■ Your objective:
Which lines of the entries contain the string "active"? Please find them and copy them.

======== Dataset content

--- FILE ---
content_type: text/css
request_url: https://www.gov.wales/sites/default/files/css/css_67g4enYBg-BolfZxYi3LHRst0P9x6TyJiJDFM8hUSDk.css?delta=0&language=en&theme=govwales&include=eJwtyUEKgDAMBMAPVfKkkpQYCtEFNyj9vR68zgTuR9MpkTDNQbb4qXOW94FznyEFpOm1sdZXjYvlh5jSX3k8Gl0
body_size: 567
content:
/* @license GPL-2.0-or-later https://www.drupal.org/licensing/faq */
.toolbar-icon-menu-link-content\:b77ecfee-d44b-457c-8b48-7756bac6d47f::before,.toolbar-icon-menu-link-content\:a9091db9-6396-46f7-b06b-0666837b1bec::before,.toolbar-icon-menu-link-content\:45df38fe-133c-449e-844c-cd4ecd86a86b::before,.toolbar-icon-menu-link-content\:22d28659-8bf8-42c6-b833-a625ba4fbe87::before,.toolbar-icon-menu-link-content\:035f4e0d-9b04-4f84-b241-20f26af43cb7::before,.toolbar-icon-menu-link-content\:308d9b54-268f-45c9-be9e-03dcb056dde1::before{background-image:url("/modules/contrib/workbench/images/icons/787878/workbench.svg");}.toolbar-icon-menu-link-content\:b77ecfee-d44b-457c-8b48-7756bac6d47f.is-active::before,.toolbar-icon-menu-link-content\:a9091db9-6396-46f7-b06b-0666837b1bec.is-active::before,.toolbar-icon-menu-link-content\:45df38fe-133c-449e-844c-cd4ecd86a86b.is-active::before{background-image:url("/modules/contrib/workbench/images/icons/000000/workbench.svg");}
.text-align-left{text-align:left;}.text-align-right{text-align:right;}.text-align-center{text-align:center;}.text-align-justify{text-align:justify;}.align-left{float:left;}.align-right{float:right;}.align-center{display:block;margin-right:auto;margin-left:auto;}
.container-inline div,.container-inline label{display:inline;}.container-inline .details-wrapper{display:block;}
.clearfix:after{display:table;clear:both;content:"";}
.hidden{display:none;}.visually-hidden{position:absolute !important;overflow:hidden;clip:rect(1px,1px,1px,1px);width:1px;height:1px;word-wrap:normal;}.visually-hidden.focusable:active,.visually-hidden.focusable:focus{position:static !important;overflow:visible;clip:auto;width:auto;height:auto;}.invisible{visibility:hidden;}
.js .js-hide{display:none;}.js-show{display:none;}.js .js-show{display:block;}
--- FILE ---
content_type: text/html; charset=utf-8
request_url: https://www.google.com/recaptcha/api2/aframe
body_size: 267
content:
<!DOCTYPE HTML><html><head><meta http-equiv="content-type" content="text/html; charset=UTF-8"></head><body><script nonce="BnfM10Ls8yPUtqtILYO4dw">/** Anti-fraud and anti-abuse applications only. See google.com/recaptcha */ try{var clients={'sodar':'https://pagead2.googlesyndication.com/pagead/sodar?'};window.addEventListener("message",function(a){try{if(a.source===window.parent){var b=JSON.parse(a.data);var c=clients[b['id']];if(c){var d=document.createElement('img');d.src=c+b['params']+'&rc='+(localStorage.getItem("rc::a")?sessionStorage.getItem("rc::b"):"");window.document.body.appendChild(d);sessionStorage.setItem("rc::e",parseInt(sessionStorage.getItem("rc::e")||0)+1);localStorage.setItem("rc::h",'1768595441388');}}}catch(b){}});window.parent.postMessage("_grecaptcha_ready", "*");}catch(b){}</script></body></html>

================

■ Result for this task:
.toolbar-icon-menu-link-content\:b77ecfee-d44b-457c-8b48-7756bac6d47f::before,.toolbar-icon-menu-link-content\:a9091db9-6396-46f7-b06b-0666837b1bec::before,.toolbar-icon-menu-link-content\:45df38fe-133c-449e-844c-cd4ecd86a86b::before,.toolbar-icon-menu-link-content\:22d28659-8bf8-42c6-b833-a625ba4fbe87::before,.toolbar-icon-menu-link-content\:035f4e0d-9b04-4f84-b241-20f26af43cb7::before,.toolbar-icon-menu-link-content\:308d9b54-268f-45c9-be9e-03dcb056dde1::before{background-image:url("/modules/contrib/workbench/images/icons/787878/workbench.svg");}.toolbar-icon-menu-link-content\:b77ecfee-d44b-457c-8b48-7756bac6d47f.is-active::before,.toolbar-icon-menu-link-content\:a9091db9-6396-46f7-b06b-0666837b1bec.is-active::before,.toolbar-icon-menu-link-content\:45df38fe-133c-449e-844c-cd4ecd86a86b.is-active::before{background-image:url("/modules/contrib/workbench/images/icons/000000/workbench.svg");}
.hidden{display:none;}.visually-hidden{position:absolute !important;overflow:hidden;clip:rect(1px,1px,1px,1px);width:1px;height:1px;word-wrap:normal;}.visually-hidden.focusable:active,.visually-hidden.focusable:focus{position:static !important;overflow:visible;clip:auto;width:auto;height:auto;}.invisible{visibility:hidden;}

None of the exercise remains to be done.